★★☆☆☆
A towering, at times monumentally good central performance from the character actor Roger Allam stands at the heart of The Hippopotamus, but it is entirely alone. This is a belated adaptation of Stephen Fry’s 1994 satire about the investigation of apparent miracles on a country estate.
Much of Fry’s occasionally preachy polemic (rationality: good, spirituality: bad) has been jettisoned, along with the 1990s London media milieu. Instead all energy has been re-routed directly to Allam, as the drunken, sewer-mouthed theatre critic and antihero Ted Wallace, who swans around the ornate Swafford Hall manor house (actual location: West Wycombe Park, in Buckinghamshire), and simply regurgitates enormous chunks of Fry’s often startlingly savage prose, albeit with magnificent verve and comic timing.
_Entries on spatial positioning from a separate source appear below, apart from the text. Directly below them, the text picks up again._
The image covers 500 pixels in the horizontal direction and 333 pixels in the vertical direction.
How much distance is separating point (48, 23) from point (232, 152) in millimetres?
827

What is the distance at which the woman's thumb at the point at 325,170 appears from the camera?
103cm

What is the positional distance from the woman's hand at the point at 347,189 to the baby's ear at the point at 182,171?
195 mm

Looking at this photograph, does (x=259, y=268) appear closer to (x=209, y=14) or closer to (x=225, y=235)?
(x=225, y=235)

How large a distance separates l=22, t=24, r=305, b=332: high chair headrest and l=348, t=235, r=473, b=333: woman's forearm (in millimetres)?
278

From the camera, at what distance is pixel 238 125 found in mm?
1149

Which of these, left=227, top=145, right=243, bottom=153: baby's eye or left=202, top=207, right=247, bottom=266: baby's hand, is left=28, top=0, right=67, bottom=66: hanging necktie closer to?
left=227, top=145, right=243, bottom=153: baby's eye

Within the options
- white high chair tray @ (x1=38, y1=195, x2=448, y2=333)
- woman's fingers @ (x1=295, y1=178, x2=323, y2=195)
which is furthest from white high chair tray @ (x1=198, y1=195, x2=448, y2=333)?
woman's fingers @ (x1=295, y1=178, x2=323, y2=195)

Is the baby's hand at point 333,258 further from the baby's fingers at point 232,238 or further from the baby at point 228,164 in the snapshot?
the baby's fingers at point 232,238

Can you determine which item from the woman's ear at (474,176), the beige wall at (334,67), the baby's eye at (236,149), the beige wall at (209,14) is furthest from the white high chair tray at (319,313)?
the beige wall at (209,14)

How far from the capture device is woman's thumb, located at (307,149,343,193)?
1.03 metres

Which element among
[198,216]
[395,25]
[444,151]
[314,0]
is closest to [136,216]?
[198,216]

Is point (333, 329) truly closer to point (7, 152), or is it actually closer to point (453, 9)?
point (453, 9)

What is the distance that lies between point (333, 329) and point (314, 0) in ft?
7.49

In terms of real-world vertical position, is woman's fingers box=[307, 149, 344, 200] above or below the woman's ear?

Wallace is ostensibly on the hunt for hints of the miraculous among the “quirky” Swafford Hall denizens, including grumpy patriarch Michael Logan (Matthew Modine, shockingly miscast) and his sex-obsessed son David (Tommy Knight, struggling). But the narrative drive is so lax (“How is someone supposed to investigate nothing in particular?” asks Wallace. Quite), and the direction (from novice John Jencks) so haphazard that everything slowly stumbles to a halt amid pratfalls, Agatha Christie parodies and a truly terrible fellatio gag. Allam’s performance deserved better.